Introduction: Patients coinfected with human immunodeficiency virus (HIV) and hepatitis C virus (HCV) suffer from faster progression of liver fibrosis (LF) and have greater risk of worse clinical outcomes. We evaluated predictors and incidence of these events in a large multicentre cohort.
Methods: We selected all HIV-infected patients starting a first-line combination antiretroviral therapy (cART), with detectable HCV-RNA, without exposure to interferon/ribavirin, with ≥2 fibrosis-4 index (FIB-4) classifications before cART. Kaplan-Meier analysis was used to estimate incidence of clinical events (AIDS, non-AIDS related, deaths) and LF progression (via transitions: from FIB-4 class 1 to 2 or 3, from class 2 to class 3, and worsening by 0.5 point). Multivariate Cox regression was used to assess predictors, baseline, or time updated.
Results: One thousand four hundred thirty-three patients were selected. Overall, 745 clinical events occurred, with an incidence of 7.6% over 9811 person-year of follow-up (PYFU) and a median survival time of 9.36 years. Incidence of LF progression from FIB-4 class 1 to 2 or 3 was 12.4%, and from FIB-4 class 2 to 3 was 7% with a median survival time of 5.67 and 10.35 years, respectively. At multivariate analyses, intravenous drug use and time-updated gamma-glutamyl transferase (γGT) were negative predictors for any outcomes, either clinical or FIB-4 progression. Higher CD4+ T-cell protected from clinical events, and lower HIV-RNA and higher CD4+ T-cell appeared to protect from FIB-4 transitions. Moreover, independently from the viro-immunological status, current FIB-4 class 3 predicted clinical events. Occurrence of AIDS and cardiovascular/kidney events were significant predictors of 0.5 point worsening and transitions of FIB-4, respectively. Prolonged exposure to nucleos(t)ide reverse transcriptase inhibitors (NRTI) was a negative predictor for any outcomes.

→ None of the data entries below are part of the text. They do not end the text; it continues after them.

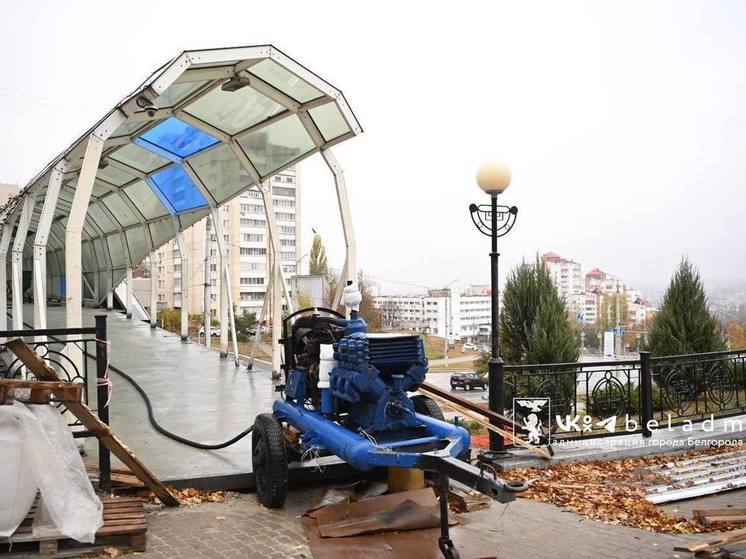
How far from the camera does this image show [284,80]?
8633 millimetres

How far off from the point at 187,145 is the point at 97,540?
8597 millimetres

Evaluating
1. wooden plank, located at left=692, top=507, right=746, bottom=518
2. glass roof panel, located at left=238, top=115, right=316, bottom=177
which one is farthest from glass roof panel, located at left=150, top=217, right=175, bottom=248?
wooden plank, located at left=692, top=507, right=746, bottom=518

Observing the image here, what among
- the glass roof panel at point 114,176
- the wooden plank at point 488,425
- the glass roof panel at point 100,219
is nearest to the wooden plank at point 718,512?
the wooden plank at point 488,425

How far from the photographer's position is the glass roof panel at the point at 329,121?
366 inches

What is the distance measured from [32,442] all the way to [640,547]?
13.9ft

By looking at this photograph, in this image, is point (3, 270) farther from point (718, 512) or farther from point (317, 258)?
point (317, 258)

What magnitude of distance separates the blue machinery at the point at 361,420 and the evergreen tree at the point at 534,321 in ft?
28.9

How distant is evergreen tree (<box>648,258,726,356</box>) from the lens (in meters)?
14.8

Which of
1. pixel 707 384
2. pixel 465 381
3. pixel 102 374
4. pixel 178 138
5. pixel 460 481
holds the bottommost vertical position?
→ pixel 465 381

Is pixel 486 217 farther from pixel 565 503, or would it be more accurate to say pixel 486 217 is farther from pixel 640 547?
pixel 640 547

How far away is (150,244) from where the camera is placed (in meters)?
17.9

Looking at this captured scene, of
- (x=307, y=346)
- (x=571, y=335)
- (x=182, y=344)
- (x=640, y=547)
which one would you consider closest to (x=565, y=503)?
(x=640, y=547)

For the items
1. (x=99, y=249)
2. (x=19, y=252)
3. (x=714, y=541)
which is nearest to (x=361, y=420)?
(x=714, y=541)

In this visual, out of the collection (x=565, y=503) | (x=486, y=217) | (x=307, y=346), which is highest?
(x=486, y=217)
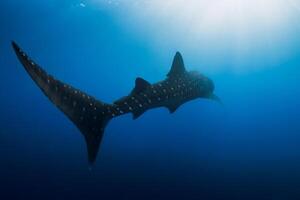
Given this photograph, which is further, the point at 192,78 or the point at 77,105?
the point at 192,78

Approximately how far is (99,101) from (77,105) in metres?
0.56

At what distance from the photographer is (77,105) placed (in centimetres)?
445

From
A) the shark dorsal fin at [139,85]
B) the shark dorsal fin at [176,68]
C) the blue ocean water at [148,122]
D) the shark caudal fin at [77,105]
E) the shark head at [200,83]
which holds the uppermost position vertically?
the blue ocean water at [148,122]

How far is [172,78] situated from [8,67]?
5147 centimetres

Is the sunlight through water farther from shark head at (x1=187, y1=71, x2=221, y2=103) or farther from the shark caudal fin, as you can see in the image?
the shark caudal fin

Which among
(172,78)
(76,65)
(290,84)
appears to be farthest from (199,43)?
(172,78)

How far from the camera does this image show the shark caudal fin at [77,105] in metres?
3.54

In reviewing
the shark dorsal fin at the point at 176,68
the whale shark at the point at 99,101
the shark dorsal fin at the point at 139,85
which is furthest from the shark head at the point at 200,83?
the shark dorsal fin at the point at 139,85

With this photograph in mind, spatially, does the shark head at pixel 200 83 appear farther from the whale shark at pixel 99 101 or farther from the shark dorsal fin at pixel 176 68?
the shark dorsal fin at pixel 176 68

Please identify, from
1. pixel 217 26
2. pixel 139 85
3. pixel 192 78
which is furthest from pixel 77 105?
pixel 217 26

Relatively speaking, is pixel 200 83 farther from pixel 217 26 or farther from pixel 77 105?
pixel 217 26

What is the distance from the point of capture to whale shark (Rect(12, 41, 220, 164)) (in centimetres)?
370

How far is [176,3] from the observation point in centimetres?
2997

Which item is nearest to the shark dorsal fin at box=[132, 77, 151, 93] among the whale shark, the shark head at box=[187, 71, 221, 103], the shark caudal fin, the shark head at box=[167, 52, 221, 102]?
the whale shark
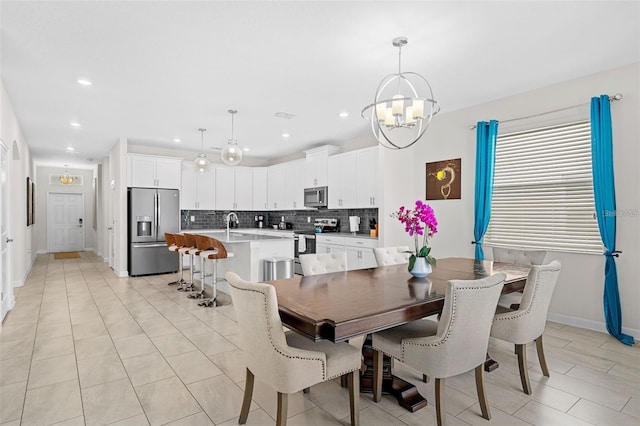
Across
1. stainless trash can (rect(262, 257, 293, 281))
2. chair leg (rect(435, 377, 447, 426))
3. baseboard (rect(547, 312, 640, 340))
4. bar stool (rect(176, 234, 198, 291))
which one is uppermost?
bar stool (rect(176, 234, 198, 291))

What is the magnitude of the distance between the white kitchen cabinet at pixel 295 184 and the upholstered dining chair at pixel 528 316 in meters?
5.40

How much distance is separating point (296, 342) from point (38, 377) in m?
2.13

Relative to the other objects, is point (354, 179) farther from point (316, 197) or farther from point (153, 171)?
point (153, 171)

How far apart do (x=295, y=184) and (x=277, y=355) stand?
240 inches

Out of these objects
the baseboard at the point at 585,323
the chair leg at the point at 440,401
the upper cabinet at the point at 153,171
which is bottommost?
the baseboard at the point at 585,323

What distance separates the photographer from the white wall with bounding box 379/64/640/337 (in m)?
3.48

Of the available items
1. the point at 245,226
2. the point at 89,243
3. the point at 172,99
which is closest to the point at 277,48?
the point at 172,99

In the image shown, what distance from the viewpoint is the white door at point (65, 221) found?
11141 mm

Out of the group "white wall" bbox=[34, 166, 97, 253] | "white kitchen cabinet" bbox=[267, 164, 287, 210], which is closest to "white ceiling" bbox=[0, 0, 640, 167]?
"white kitchen cabinet" bbox=[267, 164, 287, 210]

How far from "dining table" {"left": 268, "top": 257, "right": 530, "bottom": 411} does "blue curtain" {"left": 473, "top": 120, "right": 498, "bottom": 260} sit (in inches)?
54.8

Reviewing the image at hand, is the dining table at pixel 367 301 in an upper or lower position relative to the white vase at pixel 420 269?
lower

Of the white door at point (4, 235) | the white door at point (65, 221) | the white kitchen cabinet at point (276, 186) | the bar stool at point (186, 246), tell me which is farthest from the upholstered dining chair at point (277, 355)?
the white door at point (65, 221)

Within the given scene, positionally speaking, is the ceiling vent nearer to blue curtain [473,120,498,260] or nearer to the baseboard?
blue curtain [473,120,498,260]

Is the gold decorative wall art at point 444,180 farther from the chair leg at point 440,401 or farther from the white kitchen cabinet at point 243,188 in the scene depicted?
the white kitchen cabinet at point 243,188
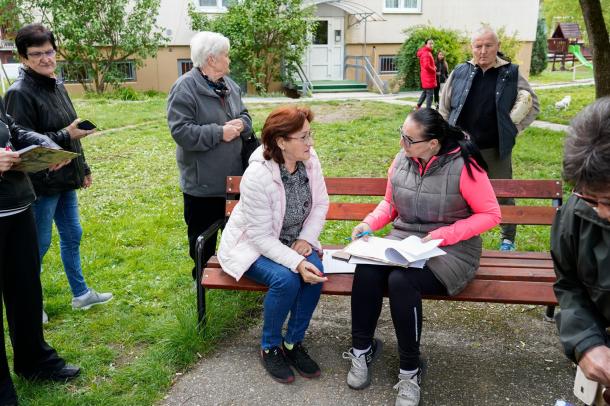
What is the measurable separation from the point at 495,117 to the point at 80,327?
11.5 feet

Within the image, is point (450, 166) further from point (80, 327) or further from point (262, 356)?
point (80, 327)

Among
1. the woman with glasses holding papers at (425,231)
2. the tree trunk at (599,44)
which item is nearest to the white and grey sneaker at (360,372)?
the woman with glasses holding papers at (425,231)

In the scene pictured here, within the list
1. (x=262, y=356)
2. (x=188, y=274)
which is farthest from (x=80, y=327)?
(x=262, y=356)

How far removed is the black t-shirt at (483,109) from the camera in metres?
4.64

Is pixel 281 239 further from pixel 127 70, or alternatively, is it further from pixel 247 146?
pixel 127 70

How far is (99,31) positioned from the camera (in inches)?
681

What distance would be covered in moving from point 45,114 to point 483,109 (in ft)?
10.7

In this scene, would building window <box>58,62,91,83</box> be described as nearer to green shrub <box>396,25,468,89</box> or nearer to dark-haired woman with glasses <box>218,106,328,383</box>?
green shrub <box>396,25,468,89</box>

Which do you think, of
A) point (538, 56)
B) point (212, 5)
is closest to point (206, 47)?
point (212, 5)

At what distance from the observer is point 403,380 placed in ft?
9.89

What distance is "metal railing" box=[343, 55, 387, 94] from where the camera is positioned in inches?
765

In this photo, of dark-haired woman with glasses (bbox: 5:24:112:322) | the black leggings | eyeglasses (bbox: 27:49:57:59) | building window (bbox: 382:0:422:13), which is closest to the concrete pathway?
the black leggings

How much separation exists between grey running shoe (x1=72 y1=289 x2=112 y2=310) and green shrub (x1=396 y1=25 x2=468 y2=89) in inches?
668

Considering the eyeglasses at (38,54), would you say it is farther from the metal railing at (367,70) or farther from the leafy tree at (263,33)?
the metal railing at (367,70)
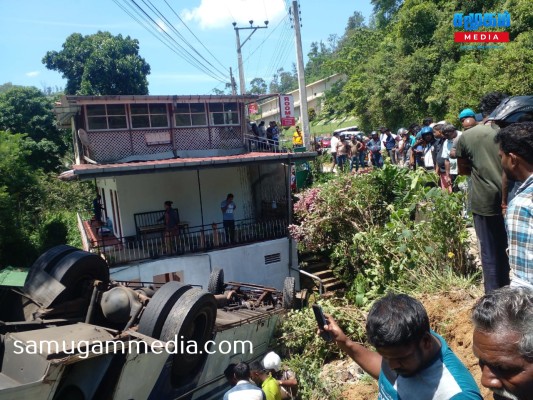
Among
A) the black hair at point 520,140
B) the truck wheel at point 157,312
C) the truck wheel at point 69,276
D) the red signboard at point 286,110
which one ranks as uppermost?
the red signboard at point 286,110

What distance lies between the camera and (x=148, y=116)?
16.6m

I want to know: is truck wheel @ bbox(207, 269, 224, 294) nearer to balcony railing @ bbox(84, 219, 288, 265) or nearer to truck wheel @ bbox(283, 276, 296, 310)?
truck wheel @ bbox(283, 276, 296, 310)

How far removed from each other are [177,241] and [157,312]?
8179mm

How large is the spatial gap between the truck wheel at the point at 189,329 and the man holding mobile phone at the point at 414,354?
4.05 metres

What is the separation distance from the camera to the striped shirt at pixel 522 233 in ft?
8.63

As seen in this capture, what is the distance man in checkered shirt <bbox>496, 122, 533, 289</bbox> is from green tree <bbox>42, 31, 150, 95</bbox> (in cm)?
3052

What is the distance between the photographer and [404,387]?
2.29m

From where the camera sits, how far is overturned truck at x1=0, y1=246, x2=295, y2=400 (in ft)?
15.4

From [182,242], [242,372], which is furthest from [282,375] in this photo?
[182,242]

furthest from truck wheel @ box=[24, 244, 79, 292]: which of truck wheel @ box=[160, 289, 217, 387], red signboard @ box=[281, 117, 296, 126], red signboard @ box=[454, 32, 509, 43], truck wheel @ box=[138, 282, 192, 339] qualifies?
red signboard @ box=[454, 32, 509, 43]

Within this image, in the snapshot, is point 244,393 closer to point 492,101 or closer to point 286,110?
point 492,101

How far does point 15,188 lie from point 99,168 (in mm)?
9353

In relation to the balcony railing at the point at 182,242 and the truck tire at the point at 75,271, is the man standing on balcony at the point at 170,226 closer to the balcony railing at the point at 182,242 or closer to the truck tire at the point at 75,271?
the balcony railing at the point at 182,242

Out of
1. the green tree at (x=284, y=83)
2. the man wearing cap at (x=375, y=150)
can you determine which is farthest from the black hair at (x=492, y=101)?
the green tree at (x=284, y=83)
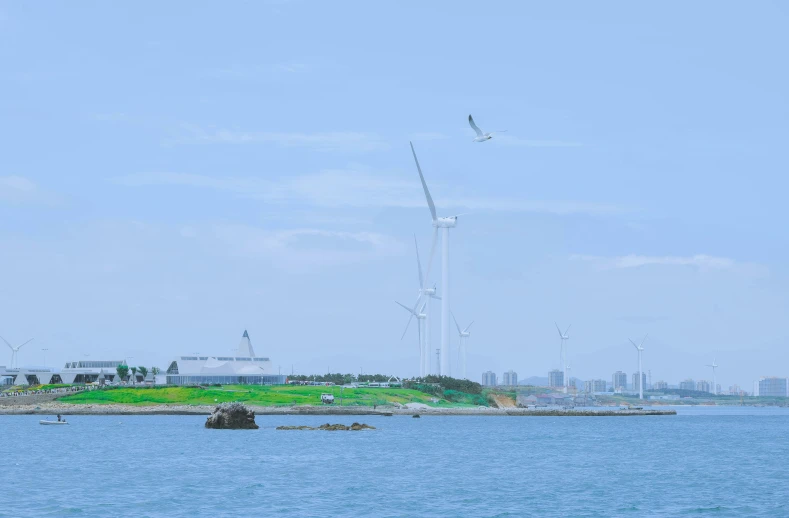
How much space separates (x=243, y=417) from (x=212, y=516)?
273 feet

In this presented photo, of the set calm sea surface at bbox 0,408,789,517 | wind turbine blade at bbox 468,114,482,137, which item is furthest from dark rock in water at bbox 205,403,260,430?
wind turbine blade at bbox 468,114,482,137

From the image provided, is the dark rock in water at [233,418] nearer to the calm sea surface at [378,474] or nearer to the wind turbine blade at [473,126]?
the calm sea surface at [378,474]

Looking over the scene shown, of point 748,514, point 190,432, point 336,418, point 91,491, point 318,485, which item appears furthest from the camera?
point 336,418

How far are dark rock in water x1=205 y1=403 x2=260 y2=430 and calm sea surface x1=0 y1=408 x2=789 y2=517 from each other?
5.76 ft

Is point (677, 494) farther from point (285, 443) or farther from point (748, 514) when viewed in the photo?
point (285, 443)

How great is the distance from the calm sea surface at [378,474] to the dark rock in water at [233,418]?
1.75 metres

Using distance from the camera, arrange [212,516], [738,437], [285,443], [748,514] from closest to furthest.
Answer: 1. [212,516]
2. [748,514]
3. [285,443]
4. [738,437]

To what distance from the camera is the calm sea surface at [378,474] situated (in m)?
68.0

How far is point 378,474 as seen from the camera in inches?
3467

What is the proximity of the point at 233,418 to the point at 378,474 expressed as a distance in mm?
61700

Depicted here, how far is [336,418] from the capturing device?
19100 centimetres

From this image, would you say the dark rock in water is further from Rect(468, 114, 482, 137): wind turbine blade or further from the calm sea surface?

Conclusion: Both clinical and LF progression in HIV/HCV-coinfected patients depend strongly on immune status. Intravenous drug users and patients with high γGT (a possible proxy for alcohol abuse) are most-at-risk for both outcomes, as well those who had prolonged exposures to the NRTI class. Therefore, these patients should be prioritized for the access to anti-HCV therapy and a test-and-treat strategy should be implemented for early initiation of cART. Possible benefits of NRTI sparing regimens in HIV/HCV-coinfected patients should be investigated.